Directions for this task:
Set down the lines that begin at the top of the records and end with the line containing "Raquel e Compadre", and drop every picture.

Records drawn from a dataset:
•••••

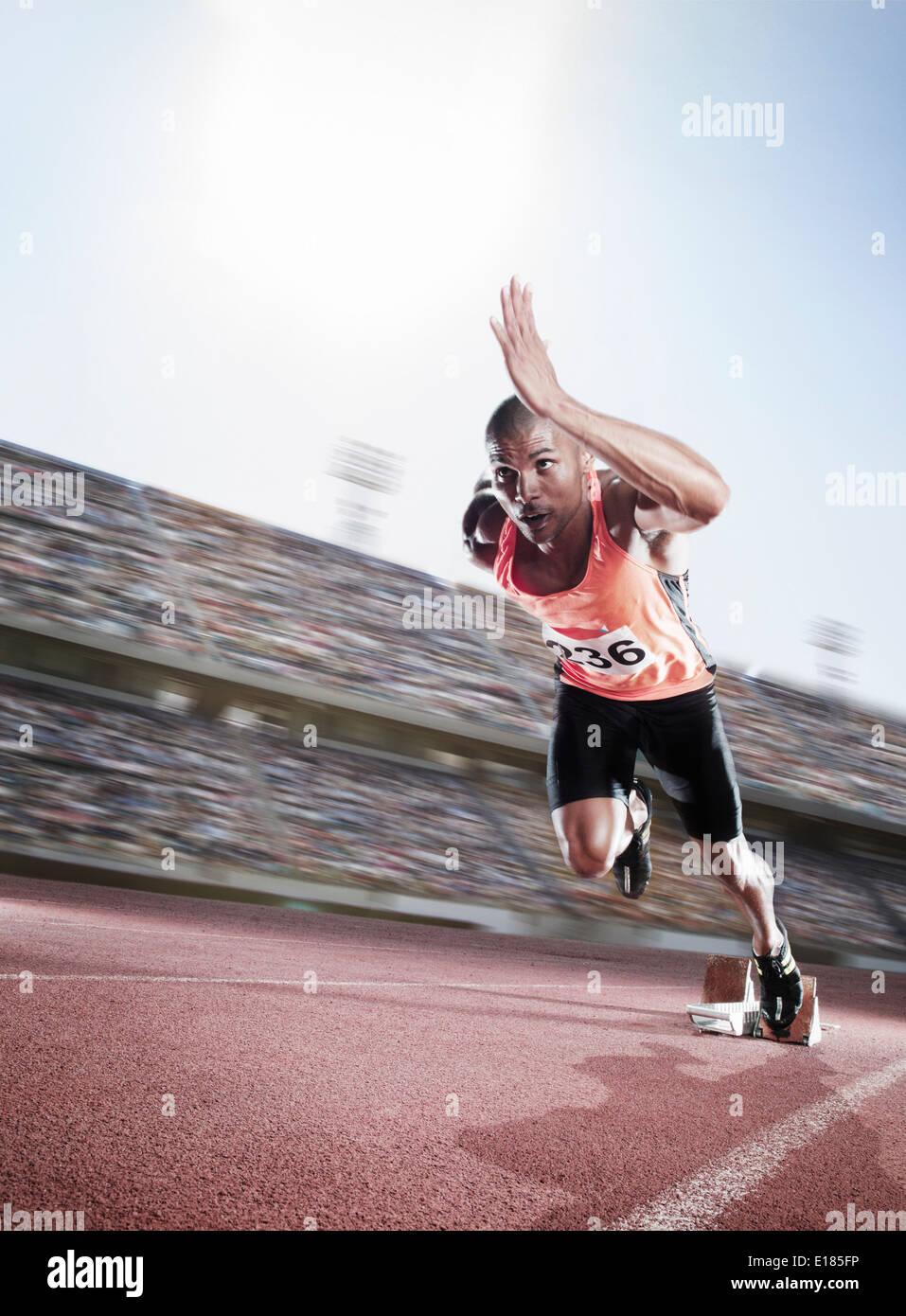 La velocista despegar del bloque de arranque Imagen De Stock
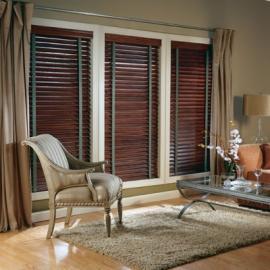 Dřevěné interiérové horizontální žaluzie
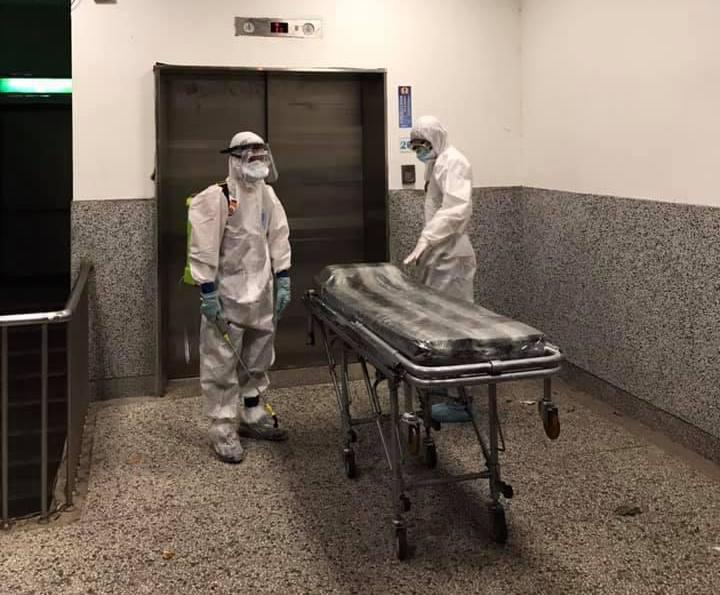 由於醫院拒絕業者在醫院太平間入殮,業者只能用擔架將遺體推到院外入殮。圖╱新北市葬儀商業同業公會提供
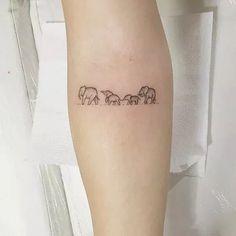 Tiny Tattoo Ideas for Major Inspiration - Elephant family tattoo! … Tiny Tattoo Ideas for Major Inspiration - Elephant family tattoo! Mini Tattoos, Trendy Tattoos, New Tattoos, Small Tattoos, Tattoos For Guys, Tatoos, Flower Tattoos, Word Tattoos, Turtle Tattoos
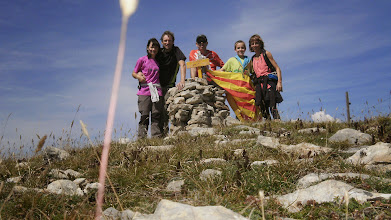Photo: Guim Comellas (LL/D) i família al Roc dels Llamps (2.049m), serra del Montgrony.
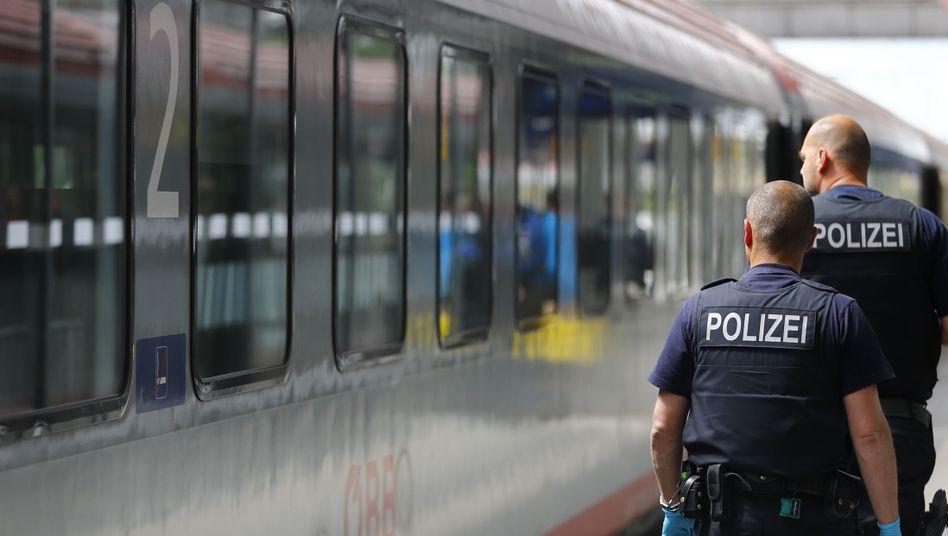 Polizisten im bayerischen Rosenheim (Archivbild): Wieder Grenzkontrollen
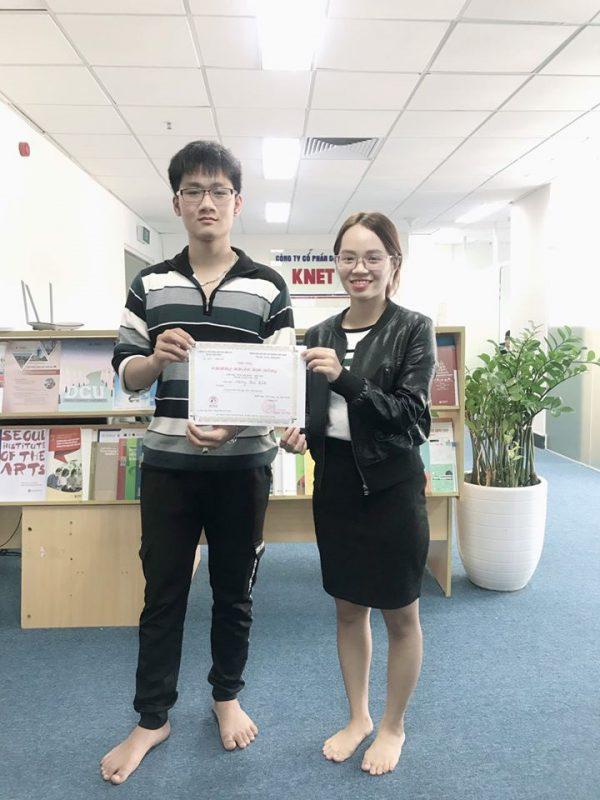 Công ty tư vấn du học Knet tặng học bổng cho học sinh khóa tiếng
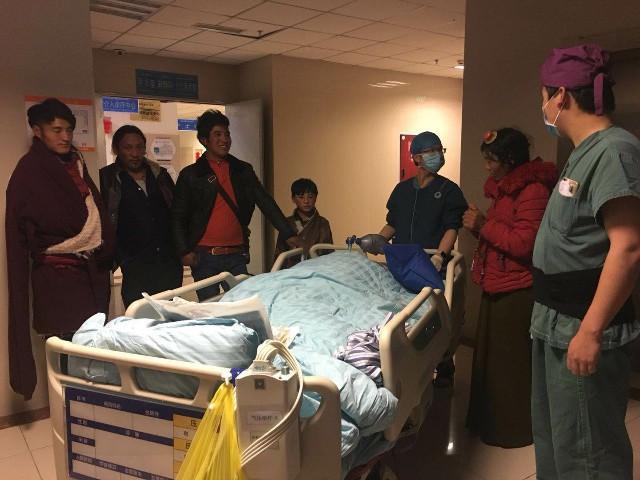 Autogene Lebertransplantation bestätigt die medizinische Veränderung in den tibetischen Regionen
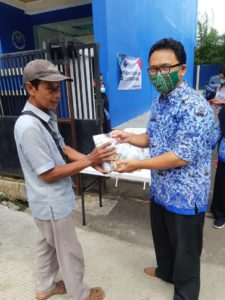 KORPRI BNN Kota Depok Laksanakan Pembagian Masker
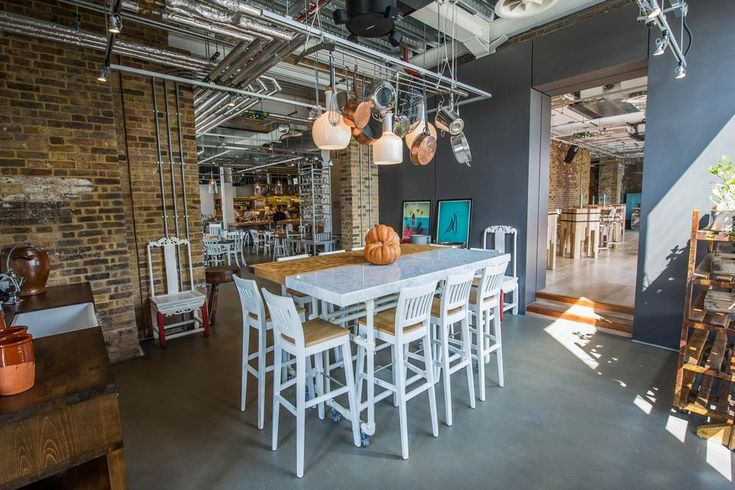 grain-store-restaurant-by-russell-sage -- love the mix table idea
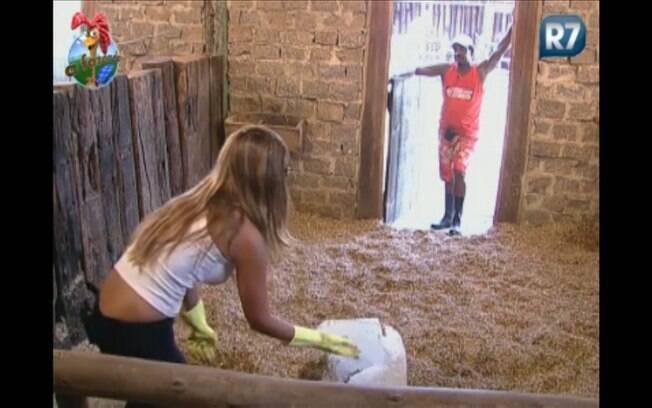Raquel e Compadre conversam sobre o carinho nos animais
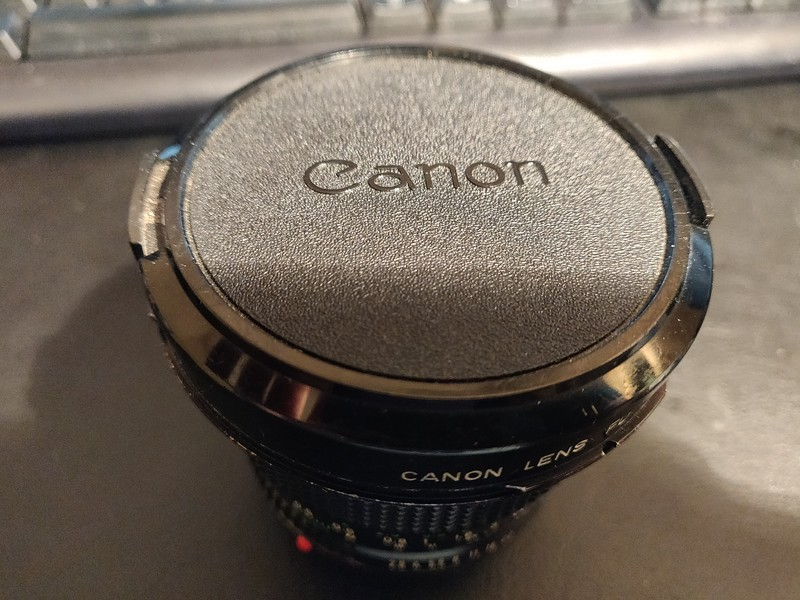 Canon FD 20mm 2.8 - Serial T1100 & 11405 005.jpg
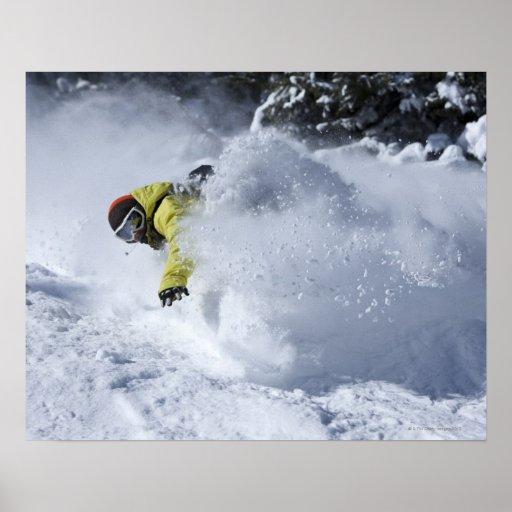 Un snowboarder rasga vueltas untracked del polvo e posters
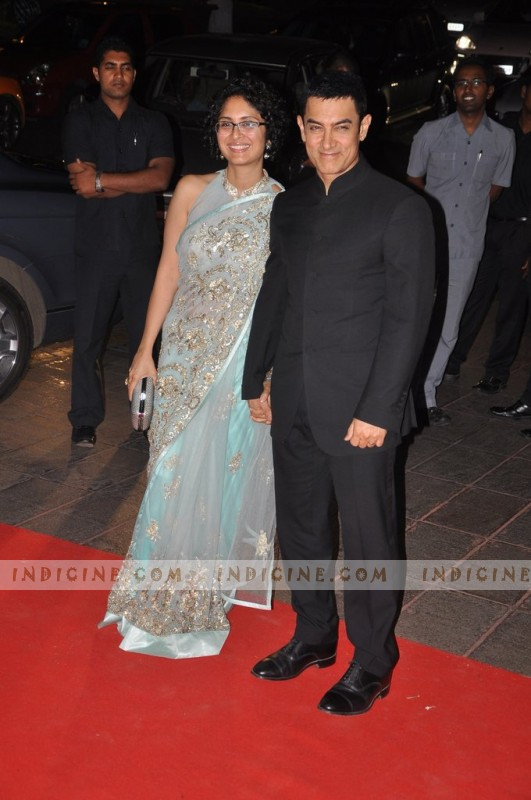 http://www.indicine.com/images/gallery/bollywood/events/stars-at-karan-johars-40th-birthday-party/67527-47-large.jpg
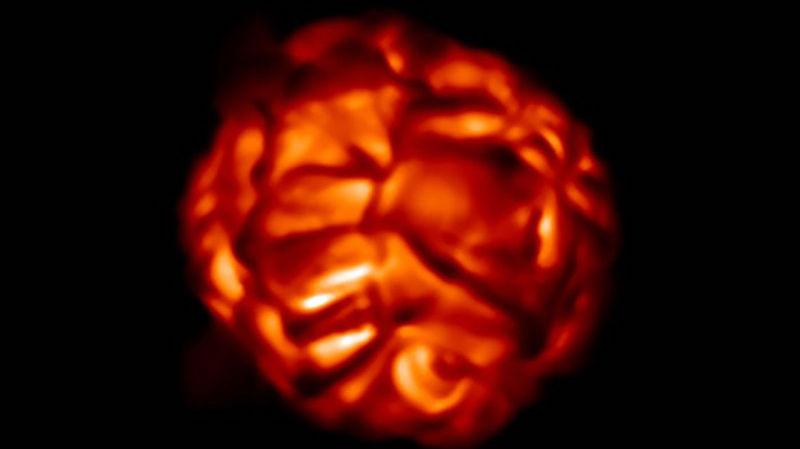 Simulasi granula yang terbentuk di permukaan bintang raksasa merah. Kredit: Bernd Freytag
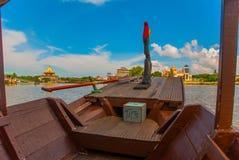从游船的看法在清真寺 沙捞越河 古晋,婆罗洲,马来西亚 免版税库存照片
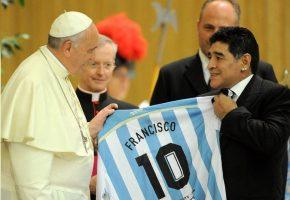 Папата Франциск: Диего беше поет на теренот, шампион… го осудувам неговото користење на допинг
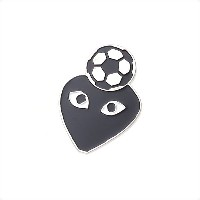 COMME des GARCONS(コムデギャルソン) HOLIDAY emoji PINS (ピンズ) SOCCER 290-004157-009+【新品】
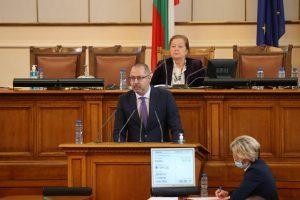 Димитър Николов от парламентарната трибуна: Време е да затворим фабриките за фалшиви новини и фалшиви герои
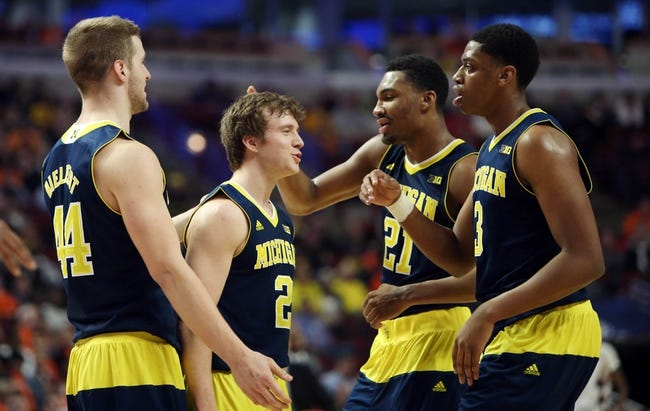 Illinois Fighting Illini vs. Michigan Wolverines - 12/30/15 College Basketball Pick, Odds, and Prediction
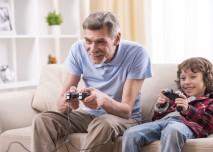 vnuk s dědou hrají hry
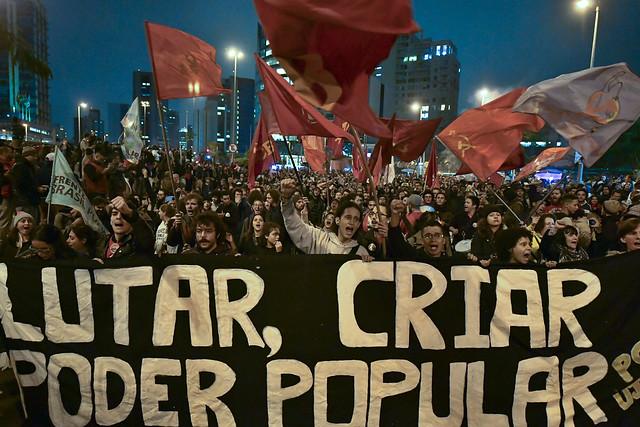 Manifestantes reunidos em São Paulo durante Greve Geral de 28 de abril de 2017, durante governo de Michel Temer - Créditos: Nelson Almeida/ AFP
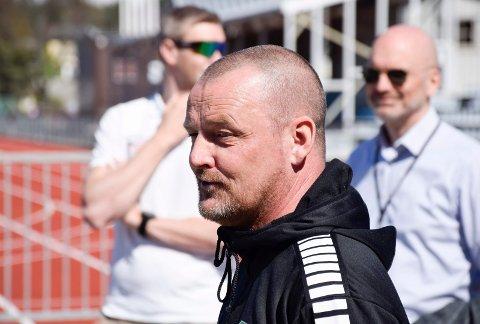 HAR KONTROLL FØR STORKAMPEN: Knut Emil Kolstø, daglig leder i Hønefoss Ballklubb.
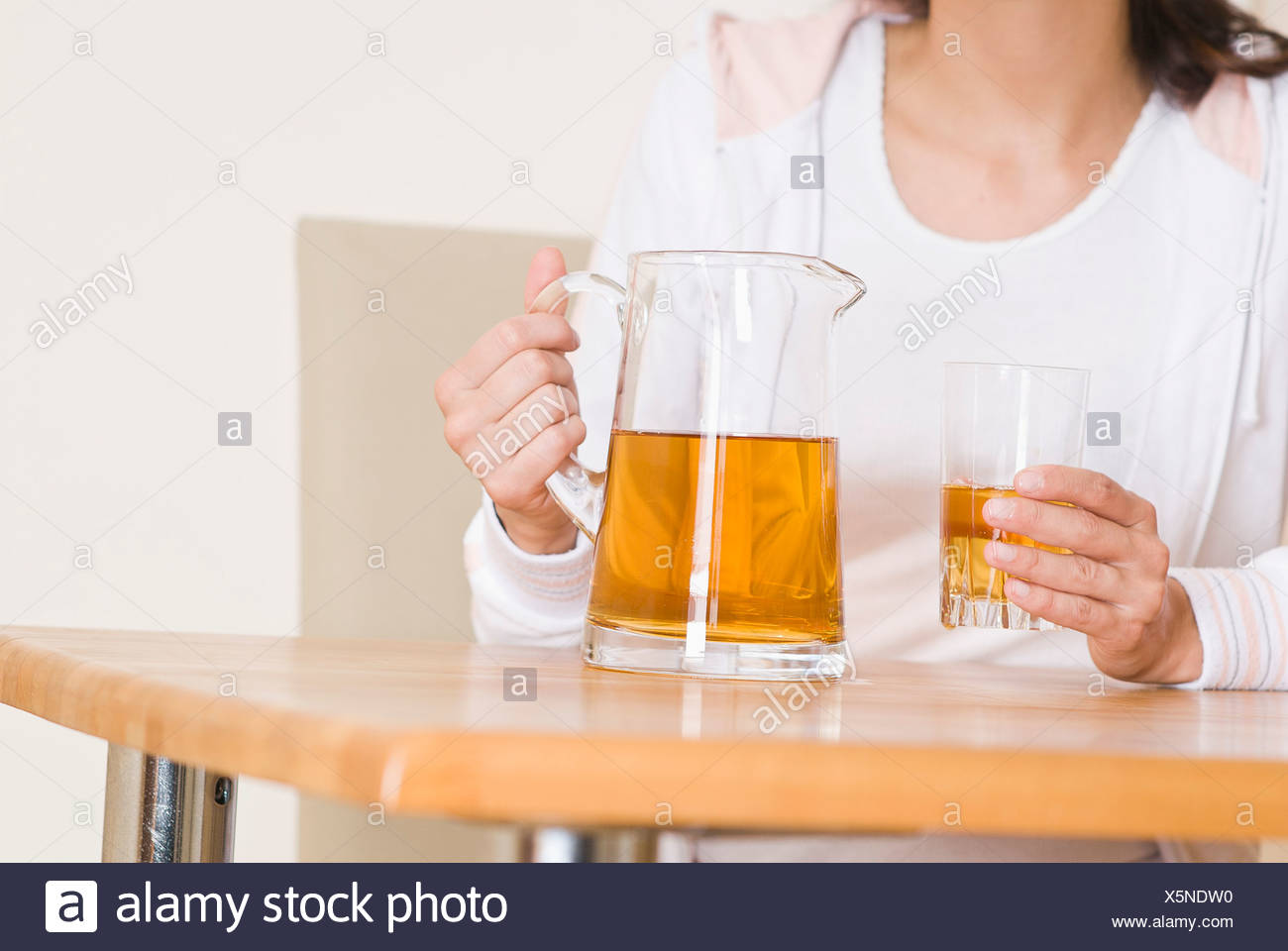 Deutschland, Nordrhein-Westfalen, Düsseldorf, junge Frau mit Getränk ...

•••••

Written answer:
 La velocista despegar del bloque de arranque Imagen De Stock
 Dřevěné interiérové horizontální žaluzie
 由於醫院拒絕業者在醫院太平間入殮,業者只能用擔架將遺體推到院外入殮。圖╱新北市葬儀商業同業公會提供
 Tiny Tattoo Ideas for Major Inspiration - Elephant family tattoo! … Tiny Tattoo Ideas for Major Inspiration - Elephant family tattoo! Mini Tattoos, Trendy Tattoos, New Tattoos, Small Tattoos, Tattoos For Guys, Tatoos, Flower Tattoos, Word Tattoos, Turtle Tattoos
Photo: Guim Comellas (LL/D) i família al Roc dels Llamps (2.049m), serra del Montgrony.
 Polizisten im bayerischen Rosenheim (Archivbild): Wieder Grenzkontrollen
 Công ty tư vấn du học Knet tặng học bổng cho học sinh khóa tiếng
 Autogene Lebertransplantation bestätigt die medizinische Veränderung in den tibetischen Regionen
 KORPRI BNN Kota Depok Laksanakan Pembagian Masker
 grain-store-restaurant-by-russell-sage -- love the mix table idea
Raquel e Compadre conversam sobre o carinho nos animais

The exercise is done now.